Interdisciplinary Design Commons at Georgia Tech

The Georgia Institute of Technology was looking to establish a new makerspace facility in the center of campus to simultaneously fill a soaring need for makerspaces on campus and to welcome new and prospective students into the “culture of making” at Georgia Tech. Furthering Georgia Tech’s sustainability initiatives, this project gives new life to a purpose-built, concrete, windowless rotunda building from 1961, transforming it into a light-filled and campus-connected makerspace. The Interdisciplinary Design Commons (IDC) provides an unexpected, memorable space filled with the potential of making, open to the entire campus community.

Design Challenge

CHALLENGES: 1. Adapting a windowless, purpose-built, round (but not concentric) concrete auditorium into a welcoming and campus-oriented makerspace. RESPONSE: Our approach to increasing campus connectivity and making a welcoming makerspace was to create a new lower level entry facing directly onto a new plaza, a major campus path and central campus greenspace – and through massive new window openings perforating all ‘sides’ of the building, to increase visibility into and out of the building for students to see the accessibility of ‘making’ at Georgia Tech. 2. Maintaining the historic “drum” shape while cutting large new environmentally sensitive window openings. RESPONSE: The screens that cover these windows maintain the historic “drum shape” and also permanently shade the south facing glass, allowing large expanses of glass to increase daylighting, energy efficiency and achieve the modernization of the historic building in a contemporary language. 3. Increasing the usable floor area from 10,000 to 15,000 sf entirely within the existing footprint (obviously while celebrating the character of the original domed space). RESPONSE: Increasing the square footage required the addition of a third floor slipped into the 17’ tall space as a 1’ thick structure with 8’ clearance above and below. The floor plate hugs the perimeter of the drum, to create an arena style relationship to the main floor – both sharing the domed ceiling with new skylights.
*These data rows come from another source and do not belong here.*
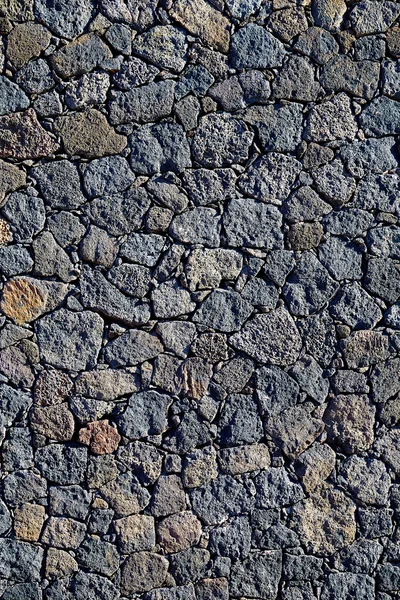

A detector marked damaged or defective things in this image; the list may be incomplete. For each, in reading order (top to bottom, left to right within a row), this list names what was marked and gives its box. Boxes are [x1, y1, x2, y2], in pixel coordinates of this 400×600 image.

rusty brown stone [170, 0, 230, 52]
rusty brown stone [0, 108, 58, 159]
rusty brown stone [55, 108, 126, 158]
rusty brown stone [0, 276, 47, 324]
rusty brown stone [78, 418, 121, 454]
rusty brown stone [14, 504, 46, 540]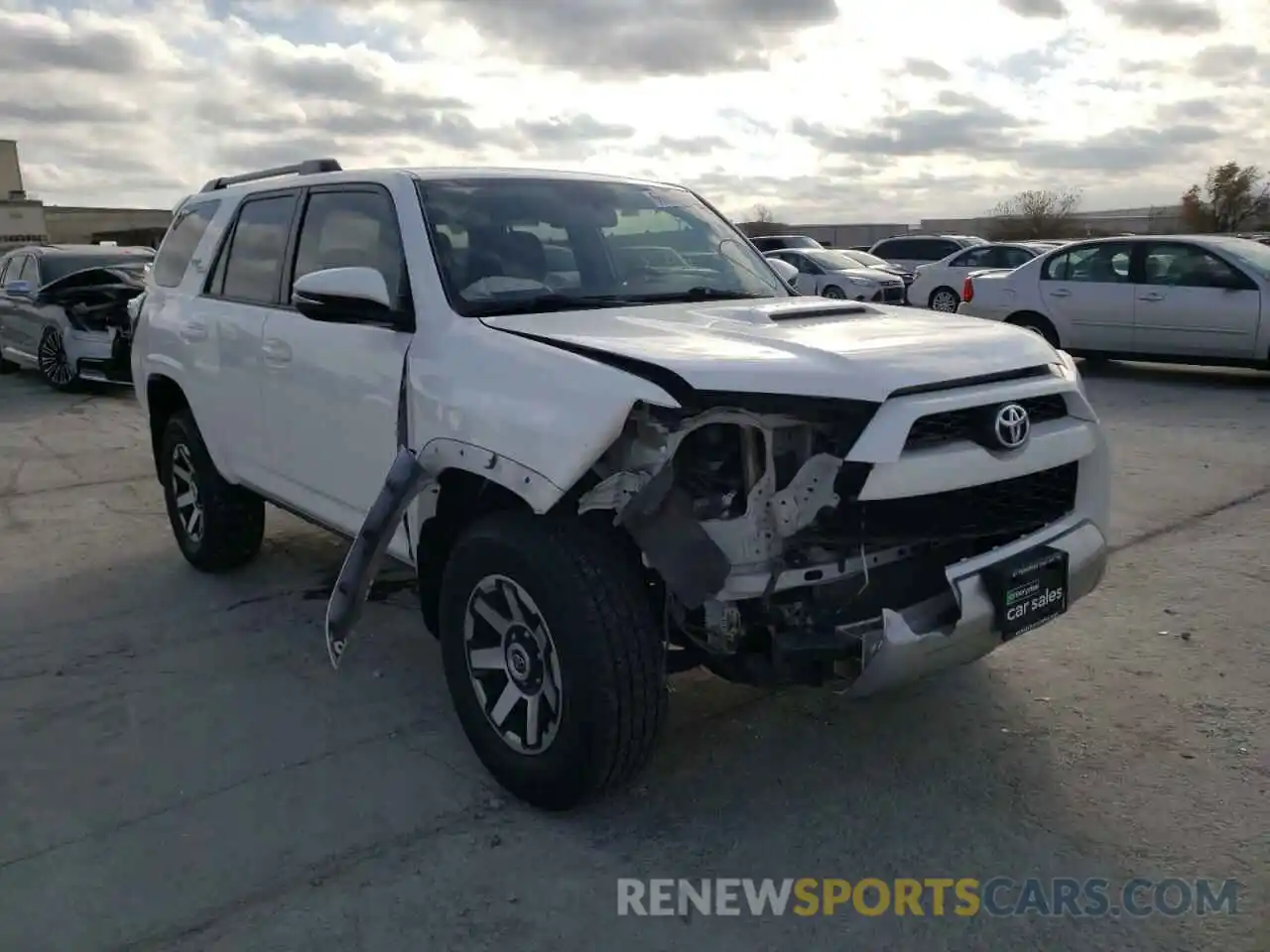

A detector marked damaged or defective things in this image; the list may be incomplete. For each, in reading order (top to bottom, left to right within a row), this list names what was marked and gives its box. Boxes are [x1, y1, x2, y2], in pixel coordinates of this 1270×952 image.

damaged front end [576, 396, 1072, 695]
crumpled bumper [848, 515, 1107, 700]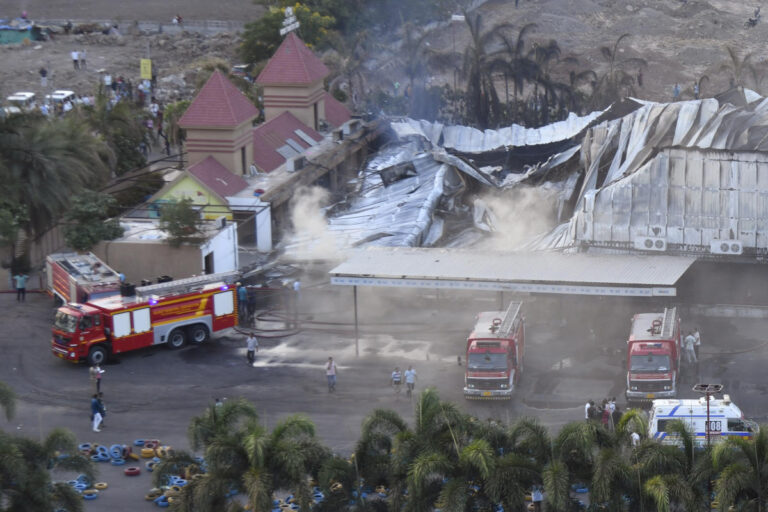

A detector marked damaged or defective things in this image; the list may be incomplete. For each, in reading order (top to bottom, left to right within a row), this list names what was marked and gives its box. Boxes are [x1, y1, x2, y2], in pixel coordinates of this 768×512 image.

crumpled metal sheeting [392, 110, 604, 154]
crumpled metal sheeting [326, 144, 456, 248]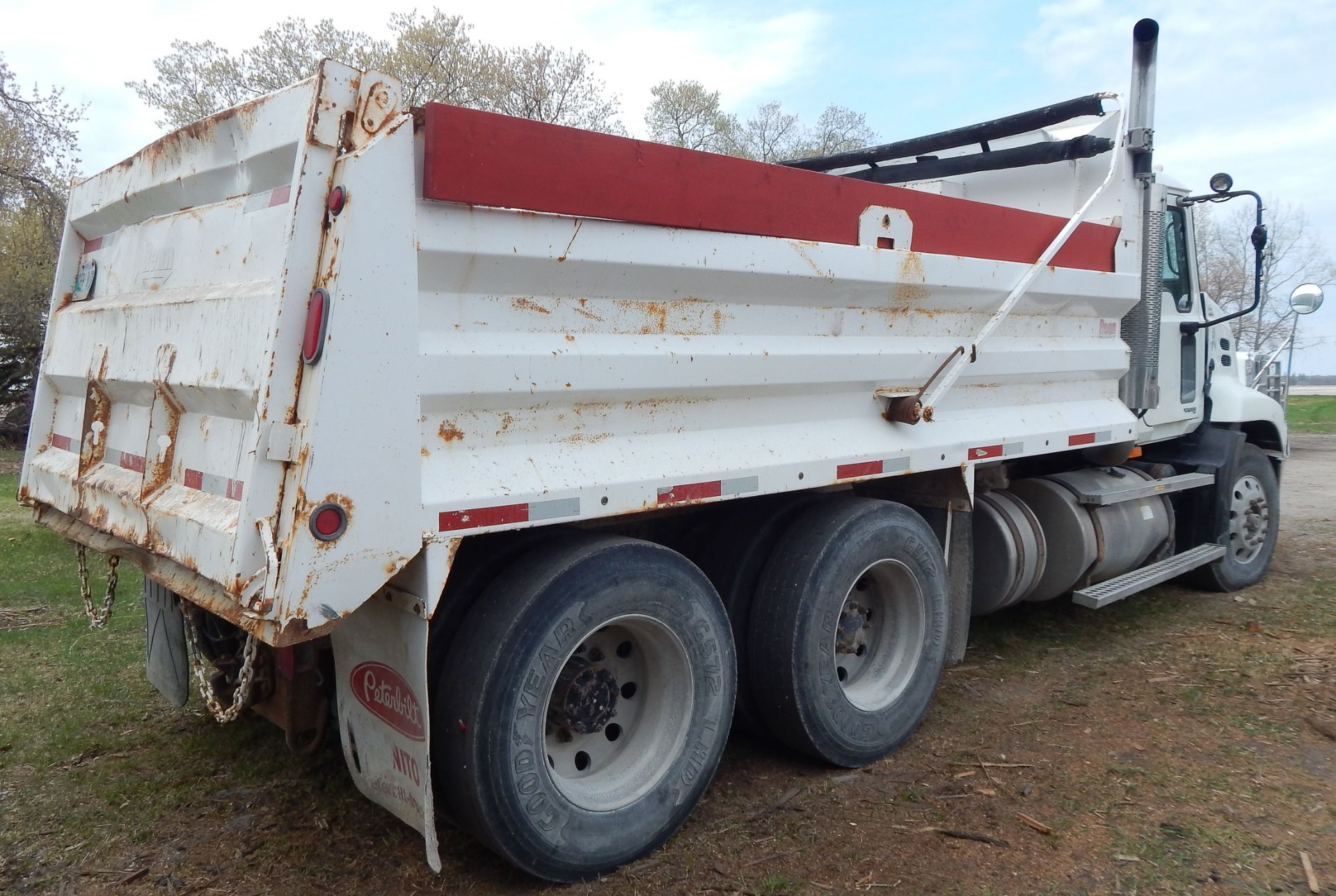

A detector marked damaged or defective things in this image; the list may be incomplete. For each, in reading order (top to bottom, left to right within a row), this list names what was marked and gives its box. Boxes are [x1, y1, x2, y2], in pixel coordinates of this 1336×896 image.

rust stain [510, 298, 552, 315]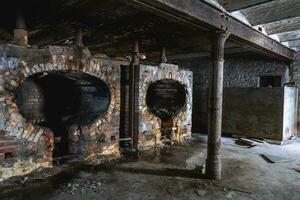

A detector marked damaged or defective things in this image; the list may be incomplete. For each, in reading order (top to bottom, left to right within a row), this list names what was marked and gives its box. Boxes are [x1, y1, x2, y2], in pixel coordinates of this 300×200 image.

The structure for this new floor connects between existing concrete columns in an unexpected way – playing new straight lines off of the historic circular geometry.

Physical Context

The building’s context has changed dramatically over the 60 years since it was first built. Over the past decade, Georgia Tech has transformed the central campus surrounding the rotunda from surface parking lots into their iconic central greenspace, “Tech Green.” This project had the opportunity to create a fundamentally new relationship to this new context where the form of the existing building can be seen as the unchanging anchor – while interior program and new exterior connectivity activate this container in an entirely new way. The design challenges here were complex – but the goals were simple. The existing windowless 2-story auditorium building was antithetical to the goals of transparency and connectivity. The concrete structure was purpose-built and idiosyncratic - deriving from how the original design fit a directional auditorium into a round drum shape. In addition to a non-concentric sloping concrete floor – the ring of concrete columns and the perimeter envelope each have different center points, creating a constantly changing dimension between the columns and exterior wall. Our design took advantage of these conditions to create a diversity of new spaces interacting with the columns, exterior wall and new window openings.